IMPUTE2 requires that you specify an analysis interval in order to prevent accidental whole-chromosome analyses. If you want to impute a region larger than 7 Mb (which is not generally recommended), you must activate the -allow_large_regions flag.
-buffer <int> 250 kb Length of buffer region (in kb) to include on each side of the analysis interval specified by the -int option. SNPs in the buffer regions inform the inference but do not appear in output files (unless you activate the -include_buffer_in_output flag).

Using a buffer region helps prevent imputation quality from deteriorating near the edges of the analysis interval. Larger buffers may improve accuracy for low-frequency variants (since such variants tend to reside on long haplotype backgrounds) at the cost of longer running times.
-allow_large_regions Allows the analysis of regions larger than 7 Mb. If this flag is not activated and the analysis interval plus buffer region exceeds 7 Mb, the program will quit with an error. The rationale for this flag is described here.
-include_buffer_in_output Tells the program to include SNPs from the -buffer region in all output files. The main reason for using this option is to preserve the buffer information for downstream imputation, e.g. when pre-phasing a GWAS dataset.
-Ne <int> 20000 "Effective size" of the population (commonly denoted as Ne in the population genetics literature) from which your dataset was sampled. This parameter scales the recombination rates that IMPUTE2 uses to guide its model of linkage disequilibrium patterns. When most imputation runs were conducted with reference panels from HapMap Phase 2, we suggested values of 11418 for imputation from HapMap CEU, 17469 for YRI, and 14269 for CHB+JPT.

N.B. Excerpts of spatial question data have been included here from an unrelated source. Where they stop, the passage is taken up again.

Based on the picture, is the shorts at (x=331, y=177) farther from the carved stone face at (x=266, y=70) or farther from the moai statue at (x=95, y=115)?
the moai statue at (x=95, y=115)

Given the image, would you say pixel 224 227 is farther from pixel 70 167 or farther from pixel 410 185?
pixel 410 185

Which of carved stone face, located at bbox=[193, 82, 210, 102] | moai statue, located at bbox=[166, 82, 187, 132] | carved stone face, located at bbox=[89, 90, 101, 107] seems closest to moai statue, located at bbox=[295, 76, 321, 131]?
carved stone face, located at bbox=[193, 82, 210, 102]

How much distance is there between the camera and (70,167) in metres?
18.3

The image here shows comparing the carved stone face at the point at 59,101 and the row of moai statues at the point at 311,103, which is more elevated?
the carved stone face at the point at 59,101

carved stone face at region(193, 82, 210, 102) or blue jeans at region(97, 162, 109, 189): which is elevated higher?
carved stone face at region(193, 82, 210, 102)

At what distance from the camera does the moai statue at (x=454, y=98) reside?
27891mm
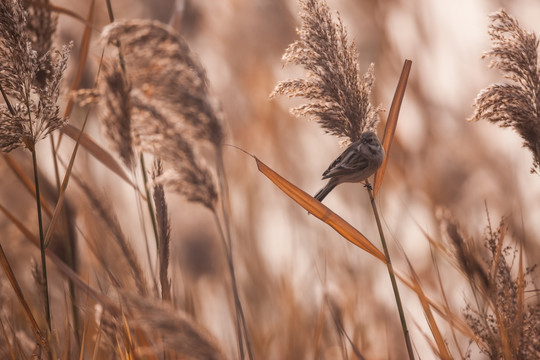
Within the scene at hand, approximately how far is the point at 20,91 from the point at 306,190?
7.24ft

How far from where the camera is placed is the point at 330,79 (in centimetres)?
155

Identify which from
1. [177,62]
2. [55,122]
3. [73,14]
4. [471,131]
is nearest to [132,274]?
[55,122]

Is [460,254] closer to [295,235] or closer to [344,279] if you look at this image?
[344,279]

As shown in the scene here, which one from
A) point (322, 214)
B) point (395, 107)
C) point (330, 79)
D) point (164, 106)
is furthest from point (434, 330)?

Modern imputation analyses typically involve reference panels with greater ancestral diversity, which can make it hard to determine the "ideal" -Ne value for a particular study. Fortunately, we have found that imputation accuracy is highly robust to different -Ne values; within each of several human populations, we have obtained nearly identical accuracy levels for values between 10000 and 25000. We suggest setting -Ne to 20000 in the majority of modern imputation analyses.
-call_thresh <float> 0.9 Threshold for calling genotypes in the -g file. For each individual at each SNP, the program will use the genotype with the maximum probability if that probability exceeds the threshold; otherwise, the genotype will be treated as missing.

NOTE: This threshold applies only to input genotypes. If you want to apply a calling threshold to IMPUTE2's output probabilities, you will have to do it yourself. However, it is usually not a good idea to treat imputation output this way; see the webpage of our association-testing software SNPTEST for better suggestions.
-nind <int> # of indiv in -g file Number of individuals from the -g file to include in the analysis. For example, to impute only the first five individuals, set -nind 5. This option is useful for debugging and test runs.
-verbose Print detailed output about the progress of imputation. By default, IMPUTE2 prints only the number of the current MCMC iteration when performing imputation, but this flag tells it to print more detailed updates.